▶ [Task data]
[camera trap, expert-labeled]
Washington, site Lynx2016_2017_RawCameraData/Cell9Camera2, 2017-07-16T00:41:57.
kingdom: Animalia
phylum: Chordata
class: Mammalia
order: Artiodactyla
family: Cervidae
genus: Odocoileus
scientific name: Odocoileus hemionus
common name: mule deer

▶ [What is required] All of the material above needs to be copied exactly.

▶ [Answer section]
[camera trap, expert-labeled]
Washington, site Lynx2016_2017_RawCameraData/Cell9Camera2, 2017-07-16T00:41:57.
kingdom: Animalia
phylum: Chordata
class: Mammalia
order: Artiodactyla
family: Cervidae
genus: Odocoileus
scientific name: Odocoileus hemionus
common name: mule deer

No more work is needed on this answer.